See Kubernetes Operator.

DSL

DSL only owns the routing surface.

  • Author MODEL, SIGNAL, and ROUTE
  • Compile to a routing fragment
  • Keep providers and global in YAML

The DSL compiler emits:

routing:
modelCards:
signals:
decisions:

It does not emit listeners, providers, or global.

Import and migration

Onboarding remote import

The setup wizard can import a full canonical YAML file from a URL and apply the complete config, including providers, routing, and global.

DSL import

The DSL editor can import:

  • a full router config YAML
  • a routing-only YAML fragment

In both cases, only the routing section is decompiled into DSL.

Migrate old configs

Use the CLI migration command for older flat or mixed configs:

vllm-sr config migrate --config old-config.yaml

This migrates legacy shapes such as:

  • top-level signals, flat keyword_rules/categories/other signal blocks, and decisions
  • top-level model_config
  • top-level vllm_endpoints and provider_profiles
  • providers.models[].endpoints
  • inline access_key

into canonical providers/routing/global.

Quick guides by environment

Python CLI

  1. Write config.yaml in canonical form.
  2. Run vllm-sr validate config.yaml.
  3. Run vllm-sr serve --config config.yaml.

Router local

  1. Keep provider-wide defaults in providers.defaults and deployment bindings in providers.models[].backend_refs[].
  2. Keep routing semantics in routing.modelCards/signals/decisions.
  3. Put only runtime overrides you actually need under global.router/services/stores/integrations/model_catalog, and keep model-backed module settings under global.model_catalog.modules.
  4. Use global.router.config_source: kubernetes only when the in-process IntelligentPool / IntelligentRoute controller is the active source of truth.
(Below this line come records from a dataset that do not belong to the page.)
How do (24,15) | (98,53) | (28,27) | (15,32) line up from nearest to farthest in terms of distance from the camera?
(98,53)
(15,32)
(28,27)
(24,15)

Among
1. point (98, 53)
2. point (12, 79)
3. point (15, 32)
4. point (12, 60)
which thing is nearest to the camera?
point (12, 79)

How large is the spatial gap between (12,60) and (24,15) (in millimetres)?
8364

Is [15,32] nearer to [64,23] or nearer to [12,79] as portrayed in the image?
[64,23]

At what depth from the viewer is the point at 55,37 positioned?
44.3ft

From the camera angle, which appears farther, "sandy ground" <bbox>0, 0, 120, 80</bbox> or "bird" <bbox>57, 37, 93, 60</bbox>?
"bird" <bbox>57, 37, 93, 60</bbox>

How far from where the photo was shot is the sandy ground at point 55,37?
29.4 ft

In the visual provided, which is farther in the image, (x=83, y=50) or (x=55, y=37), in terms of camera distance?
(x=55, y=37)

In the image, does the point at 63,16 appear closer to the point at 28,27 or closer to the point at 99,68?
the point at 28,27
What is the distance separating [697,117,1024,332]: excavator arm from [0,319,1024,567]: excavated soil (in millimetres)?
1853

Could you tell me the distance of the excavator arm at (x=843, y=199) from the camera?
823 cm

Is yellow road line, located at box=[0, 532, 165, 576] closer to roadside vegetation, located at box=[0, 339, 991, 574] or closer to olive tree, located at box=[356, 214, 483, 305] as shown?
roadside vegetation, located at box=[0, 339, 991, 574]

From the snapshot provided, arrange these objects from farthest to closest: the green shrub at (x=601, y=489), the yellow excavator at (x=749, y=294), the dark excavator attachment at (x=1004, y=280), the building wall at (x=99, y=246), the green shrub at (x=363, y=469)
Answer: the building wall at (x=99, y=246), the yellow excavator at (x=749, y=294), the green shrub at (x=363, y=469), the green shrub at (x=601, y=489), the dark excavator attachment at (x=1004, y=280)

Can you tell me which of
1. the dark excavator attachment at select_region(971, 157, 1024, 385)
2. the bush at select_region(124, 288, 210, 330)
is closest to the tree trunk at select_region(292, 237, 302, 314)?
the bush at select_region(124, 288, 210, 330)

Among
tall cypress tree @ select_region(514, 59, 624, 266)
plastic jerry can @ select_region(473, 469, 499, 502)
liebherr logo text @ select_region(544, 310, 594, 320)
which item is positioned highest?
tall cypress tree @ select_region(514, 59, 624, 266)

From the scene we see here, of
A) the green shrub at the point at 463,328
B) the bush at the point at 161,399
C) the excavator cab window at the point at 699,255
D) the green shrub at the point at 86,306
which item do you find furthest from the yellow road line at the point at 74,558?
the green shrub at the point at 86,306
Leave it as file for normal local, CLI, dashboard, Helm, and operator-authored canonical YAML.

Helm

  1. Put the same canonical config under values.yaml -> config.
  2. Use helm upgrade --install ... -f values.yaml.
  3. Treat Helm as a deployment wrapper, not a second config schema.

Operator

  1. Put portable config under spec.config.
  2. Use spec.vllmEndpoints only when you want Kubernetes-native backend discovery.
  3. Expect the operator to render canonical router config from that adapter layer.

DSL

  1. Use DSL for routing.modelCards, routing.signals, and routing.decisions.
  2. Importing a full YAML file still works, but only routing is decompiled into DSL.
  3. Keep endpoints, API keys, listeners, and global in YAML.
  4. Reusable routing fragments now live under config/signal/, config/decision/, config/algorithm/, and config/plugin/.